Published on June 20th, 2005 | by Christian Cawley
In light of the massive success of the Doctor Who comeback, two sources have discussed that eternal of discussions – a cinematic Doctor Who tale recently; ContactMusic.com has quoted Eighth Doctor Who Paul McGann:
“I think the fans were starved for some new material and were bored of the repeats…The new series came at exactly the right time. I think a cinema version could do very well.”
Also the online version of UK broadsheet The Daily Telegraph has more detail but basically the same story, padded out with explanations of Bad Wolf, kissing and repeated confirmations from the BBC:
A BBC spokesman said its film division was thinking about a film adaptation but there were no further details. Peter Cushing, the former Hammer Horror star, played the Doctor on the big screen in the 1960s.
Meanwhile, the letters page of The Guardian carries this little gem:
Who does he think he is?
Russell T Davies has been feted by the critics and received high ratings for his reinvigorated Doctor Who, but should beware in case this is an instance of the Emperor’s New Clothes in a moribund TV environment. In his article (Alien resurrection, June 13), he acknowledges his debt to US genre TV in bringing back the show, going on to say that he isn’t going to analyse what worked in the new series – but the high standards of many US genre shows are a result of writers who cannot afford to ignore such analysis.
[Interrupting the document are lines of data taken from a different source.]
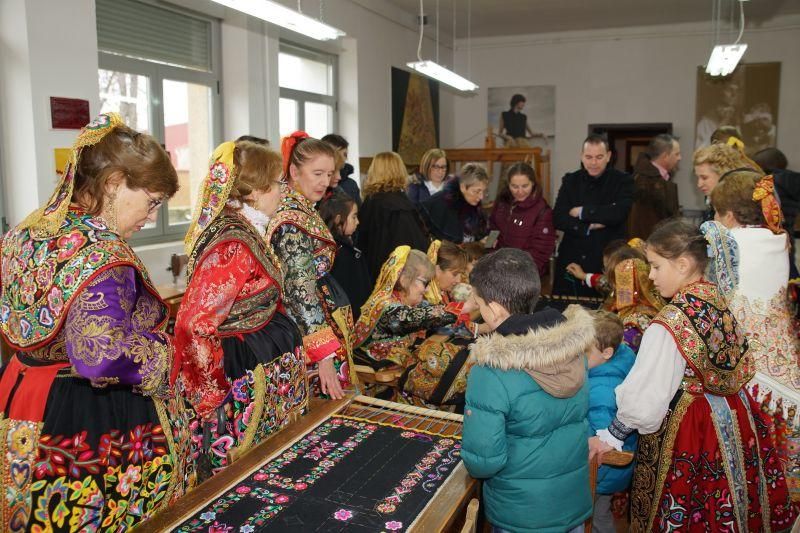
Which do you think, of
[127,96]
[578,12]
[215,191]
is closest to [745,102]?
[578,12]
US TV has never been afraid of showing its love for genre, epitomised by its most creative architects in whatever field. Davies, on the evidence of this series, seems either embarrassed by the genre he has chosen to work in or lacking the imagination to come up with strong plots; lazily plucking every available issue-of-the-day and adding some dazzling special effects, lowbrow humour and Hollyoaks moments does not a good story make. Davies notes that “if you can laugh and cry in the middle of a story, the adventure is that much better” but needs to ensure that, like his US peers, he has a beginning, middle and end in which to do so.
Which is probably the best critique of RTD I’ve ever seen. Mr Paine should consider a career as a tv reviewer.